2# most everything turns to mud.
truth to tell...i can survive without the black slug. i have some vague interest as to exactly where said slugs disappear. nothing too deep mind, nowhere near enough interest/concern for me to open a book or google "black slugs ayrshire". i accept their absence as a serendipitous gift from the universe.
the mud, now that is a whole different story. we have 'the farm" we have 'the road" and come wintertime we have 'the mud".
the farm is beautiful, the road is not, it was obviously engineered to keep people out! when the weather is good, the road is rocky ... in more ways than one. it has hairpin bends, steep inclines, cattle grids and potholes...plenty of potholes.
when there is rain there is mud, in the slightly warmer season this would be, lesser summer mud. not the greater winter mud, deep,glutinous, the end product of the rain ridden winter months. the cattle churn the road up, the tractors bringing winter feed, churn the road up. and then... we needed a fuel delivery
This is a picture of a mud churning, road ripping...destroyer of an oil delivery truck!
see the blue sky...ah i remember that...photo lifted from the son's web site...photo obviously taken at a more clement time of the year.
fuel truck is too big and too heavy for small farm road. never the less, when fuel is ordered...the truck arrives. in summer the damage to the road is minimal, in winter we have a whole different story.
oil delivery on thursday.
friday i have to make the journey from farm to A77...twice. interesting...
the mud is the reason i have my 4x4, we sometimes need to leave, sometimes we feel called to return. so... i drive slowly and carefully, in a low gear, just keep going...very important, don't stop. How come nobody entrusted the sheep with this small nugget of wisdom? the local sheep, love the middle of the road. an approaching car means panic! run from one side of the road to the other, try never to leave the road until the over excited human and their transporter have had to come to a dead stop. he he ba ba see the vehicle slip and slide. i always thought sheep were kinda dumb, i am now beginning to wonder...

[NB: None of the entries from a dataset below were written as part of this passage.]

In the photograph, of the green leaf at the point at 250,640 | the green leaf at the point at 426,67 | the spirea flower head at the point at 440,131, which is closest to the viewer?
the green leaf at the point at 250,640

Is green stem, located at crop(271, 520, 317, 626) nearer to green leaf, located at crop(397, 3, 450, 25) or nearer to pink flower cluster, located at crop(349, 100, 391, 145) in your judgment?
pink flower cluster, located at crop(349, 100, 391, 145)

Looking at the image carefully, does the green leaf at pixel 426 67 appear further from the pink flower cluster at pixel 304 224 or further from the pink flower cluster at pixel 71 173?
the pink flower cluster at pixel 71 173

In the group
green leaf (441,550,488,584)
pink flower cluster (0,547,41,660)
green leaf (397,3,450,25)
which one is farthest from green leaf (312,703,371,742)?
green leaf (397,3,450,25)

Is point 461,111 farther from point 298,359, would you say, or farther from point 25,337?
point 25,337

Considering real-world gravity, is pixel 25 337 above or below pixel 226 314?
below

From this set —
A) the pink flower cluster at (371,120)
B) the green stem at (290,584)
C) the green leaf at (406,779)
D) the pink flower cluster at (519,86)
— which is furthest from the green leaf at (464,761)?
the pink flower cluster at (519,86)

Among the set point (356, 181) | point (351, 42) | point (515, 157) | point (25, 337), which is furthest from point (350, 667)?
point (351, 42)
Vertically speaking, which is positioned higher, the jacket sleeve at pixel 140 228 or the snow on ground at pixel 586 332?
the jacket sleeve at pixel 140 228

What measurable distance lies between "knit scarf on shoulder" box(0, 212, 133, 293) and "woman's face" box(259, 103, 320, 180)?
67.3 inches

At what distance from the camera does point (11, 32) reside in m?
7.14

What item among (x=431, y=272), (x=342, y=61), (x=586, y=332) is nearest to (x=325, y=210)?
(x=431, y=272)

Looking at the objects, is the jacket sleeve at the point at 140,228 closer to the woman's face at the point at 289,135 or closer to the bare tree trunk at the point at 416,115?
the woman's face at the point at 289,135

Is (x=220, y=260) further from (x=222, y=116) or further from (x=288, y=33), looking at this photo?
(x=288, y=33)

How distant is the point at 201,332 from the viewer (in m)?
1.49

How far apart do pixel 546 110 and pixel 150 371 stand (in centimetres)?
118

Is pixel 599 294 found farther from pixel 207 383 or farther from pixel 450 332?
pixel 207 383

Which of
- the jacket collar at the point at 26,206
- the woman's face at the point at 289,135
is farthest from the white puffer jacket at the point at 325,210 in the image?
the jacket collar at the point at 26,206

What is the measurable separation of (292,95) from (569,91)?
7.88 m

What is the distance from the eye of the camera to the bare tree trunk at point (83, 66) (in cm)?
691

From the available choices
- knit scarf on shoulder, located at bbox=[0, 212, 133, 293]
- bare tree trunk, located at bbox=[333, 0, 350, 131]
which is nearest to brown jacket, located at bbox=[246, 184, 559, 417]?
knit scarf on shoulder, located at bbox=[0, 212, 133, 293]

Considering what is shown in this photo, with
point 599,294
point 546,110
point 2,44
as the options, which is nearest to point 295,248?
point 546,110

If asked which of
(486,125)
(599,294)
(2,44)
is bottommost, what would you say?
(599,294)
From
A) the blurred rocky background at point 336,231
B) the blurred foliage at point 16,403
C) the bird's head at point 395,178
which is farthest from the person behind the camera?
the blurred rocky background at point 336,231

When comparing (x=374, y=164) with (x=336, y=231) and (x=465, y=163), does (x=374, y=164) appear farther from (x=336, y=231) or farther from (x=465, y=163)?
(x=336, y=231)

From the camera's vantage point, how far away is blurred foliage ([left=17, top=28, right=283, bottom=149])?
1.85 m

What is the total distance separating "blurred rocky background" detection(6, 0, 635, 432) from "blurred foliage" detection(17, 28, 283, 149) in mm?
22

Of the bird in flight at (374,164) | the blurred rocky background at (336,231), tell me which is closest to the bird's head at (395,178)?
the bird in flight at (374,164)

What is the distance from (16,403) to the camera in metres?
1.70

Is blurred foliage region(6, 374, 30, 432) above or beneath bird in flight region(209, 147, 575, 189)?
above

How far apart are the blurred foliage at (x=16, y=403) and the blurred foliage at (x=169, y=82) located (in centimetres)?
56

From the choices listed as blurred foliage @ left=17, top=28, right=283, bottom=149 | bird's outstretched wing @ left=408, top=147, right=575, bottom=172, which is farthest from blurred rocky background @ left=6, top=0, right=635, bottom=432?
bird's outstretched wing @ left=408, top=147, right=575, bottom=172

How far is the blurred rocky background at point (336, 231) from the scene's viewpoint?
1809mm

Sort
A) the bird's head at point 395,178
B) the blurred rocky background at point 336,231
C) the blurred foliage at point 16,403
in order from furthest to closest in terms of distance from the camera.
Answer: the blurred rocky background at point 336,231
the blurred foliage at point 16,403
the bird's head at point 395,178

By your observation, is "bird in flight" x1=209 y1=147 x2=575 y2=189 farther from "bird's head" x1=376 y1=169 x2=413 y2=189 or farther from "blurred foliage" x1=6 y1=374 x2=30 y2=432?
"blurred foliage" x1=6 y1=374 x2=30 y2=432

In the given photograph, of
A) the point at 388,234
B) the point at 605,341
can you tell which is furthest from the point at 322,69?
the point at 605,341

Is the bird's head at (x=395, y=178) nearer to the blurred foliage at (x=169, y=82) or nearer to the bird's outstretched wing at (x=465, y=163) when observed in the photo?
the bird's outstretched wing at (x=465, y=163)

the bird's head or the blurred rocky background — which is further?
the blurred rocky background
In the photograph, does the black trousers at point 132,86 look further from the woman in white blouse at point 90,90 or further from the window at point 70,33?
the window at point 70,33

Thursday, 15 November 2007
my african blood questions...
my mind turns to thoughts of once upon a time...
of home, the beating sun, the smell of dust and raindrops big as pound coins.
single story houses with wide flung windows encouraging the air to dance throughout. midday curtains drawn to keep the questing sun at bay. the thwop, thwop of slowly turning ceiling fans.
the evenings when the dark draws in, embracing the heat of the day. music of the night, the evensong of the cicada and ever present hum of mosquitoes on their blood quest...
the mozzies...hell's teeth i had almost forgotten the mozzies! avaricious, blood sucking little bastards.
man i love scotland... will someone please turn up the central heating...
Tuesday, 13 November 2007
a poet without anxt...
perhaps i could tell you about the brace of pheasant ... except a brace means two and there were actually five. five pheasants hanging from the plant holder hook by the back door. dead birds, very dead birds.
the neighbour had left them there, a gift, a sharing of the bountiful harvest of the shooting season. we are expected to eat these birds?
i may have been born, many, many long years ago on a dusty farm on top of a mountain in southern africa... but that was it ... i grew up in the towns and cities of the province formerly known as natal, now known by the much more romantic name... the kingdom of kwazulu or if one is trying really hard to be diplomatic kwazulu natal.
one buys meat from a butcher, it comes cleaned and sliced and diced... no way does it have a head and feathers. man, i purely lost my appetite.
the daughter-in-law is made of sterner stuff, she comes from a family of game rangers and hunters. "if you eat meat, you should be prepared to kill it and clean it!" yeah right... i dunno, suddenly vegetarianism is looking like an option for me.
daughter in law wrapped up warm, picked up the pheasants and headed off to the byre... where she plucked, cleaned and jointed said birds, producing...well...it looks just like bird from a butcher.
ah farm life, we now have a pile of highly prized scots pheasant in our freezer. will i partake of this delicacy? hell..i don't know, i saw those pheasants with their feathers on, they looked just like the kamikaze pheasants which so delight in leaping in front of my rav on missions suicidal.
Sunday, 11 November 2007
i do not often attend church, somewhere along my path, organized religion lost it's enchantment for me. i grew weary of hearing why 'we' were right and all others wrong and in need of salvation.
so ... sunday morning, i sleep in, or i read, if the weather is pleasant i enjoy the great outdoors. i find plenty to praise and much to be grateful for. my middle child, my eldest son,however, is a youth worker, a singer in the choir, a guitar player in the church band, a preacher whenever the powers that be call on him.
"ma" he said, "it's poppy sunday, why don't you come along with us. i always remember grampa on remembrance sunday ... he didn't fall in battle but he was there, taken at tobruk..."
yeah well...manipulation tends to run in our genes.
so off we went, down the bumpy farm road, slipping slightly through the muddy patches, turn left onto the a77 and follow your nose into the village. heart already rejoicing because of the sheer beauty of the day.
the church was warm, always a plus. in south africa in the winter some of our churches are so cold...well, talk about the frozen chosen. the scouts were there, flags aloft, also representatives of the coast guard in their uniforms. the service was short and sweet, plenty of hymn singing...we even got to sing the first verse of "god save the queen" towards the end of the service. coming from a republic... i do so enjoy having a queen and all the pomp and ceremony that comes with the monarchy. one elderly lady, sitting up on the balcony ... fainted. luckily the village doctor and nurse were both at the service and rushed to her aid.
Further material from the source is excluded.